EXERCISE INPUT —

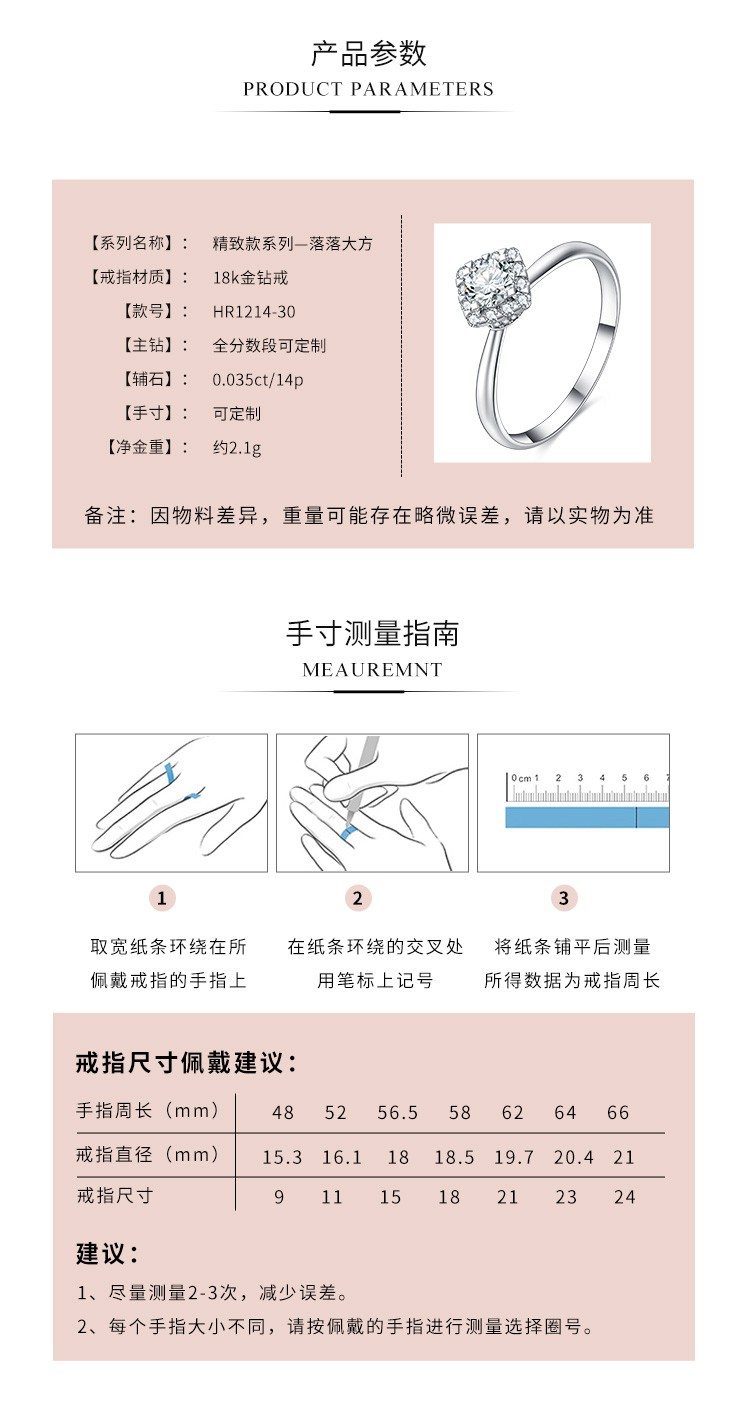 产品参数
PRODUCT PARAMETERS

【系列名称】： 精致款系列—落落大方
【戒指材质】： 18k金钻戒
【款号】： HR1214-30
【主钻】： 全分数段可定制
【辅石】： 0.035ct/14p
【手寸】： 可定制
【净金重】： 约2.1g

备注：因物料差异，重量可能存在略微误差，请以实物为准

手寸测量指南
MEAUREMNT

0cm 1 2 3 4 5 6 7

1
取宽纸条环绕在所佩戴戒指的手指上

2
在纸条环绕的交叉处用笔标上记号

3
将纸条铺平后测量所得数据为戒指周长

戒指尺寸佩戴建议：

| 手指周长（mm） | 48 | 52 | 56.5 | 58 | 62 | 64 | 66 |
|---|---|---|---|---|---|---|---|
| 戒指直径（mm） | 15.3 | 16.1 | 18 | 18.5 | 19.7 | 20.4 | 21 |
| 戒指尺寸 | 9 | 11 | 15 | 18 | 21 | 23 | 24 |

建议：
1、尽量测量2-3次，减少误差。
2、每个手指大小不同，请按佩戴的手指进行测量选择圈号。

PROBLEM — Transcribe all of the material exactly and leave out its pictures.

SOLVED EXERCISE —
 产品参数
PRODUCT PARAMETERS

【系列名称】： 精致款系列—落落大方
【戒指材质】： 18k金钻戒
【款号】： HR1214-30
【主钻】： 全分数段可定制
【辅石】： 0.035ct/14p
【手寸】： 可定制
【净金重】： 约2.1g

备注：因物料差异，重量可能存在略微误差，请以实物为准

手寸测量指南
MEAUREMNT

0cm 1 2 3 4 5 6 7

1
取宽纸条环绕在所佩戴戒指的手指上

2
在纸条环绕的交叉处用笔标上记号

3
将纸条铺平后测量所得数据为戒指周长

戒指尺寸佩戴建议：

| 手指周长（mm） | 48 | 52 | 56.5 | 58 | 62 | 64 | 66 |
|---|---|---|---|---|---|---|---|
| 戒指直径（mm） | 15.3 | 16.1 | 18 | 18.5 | 19.7 | 20.4 | 21 |
| 戒指尺寸 | 9 | 11 | 15 | 18 | 21 | 23 | 24 |

建议：
1、尽量测量2-3次，减少误差。
2、每个手指大小不同，请按佩戴的手指进行测量选择圈号。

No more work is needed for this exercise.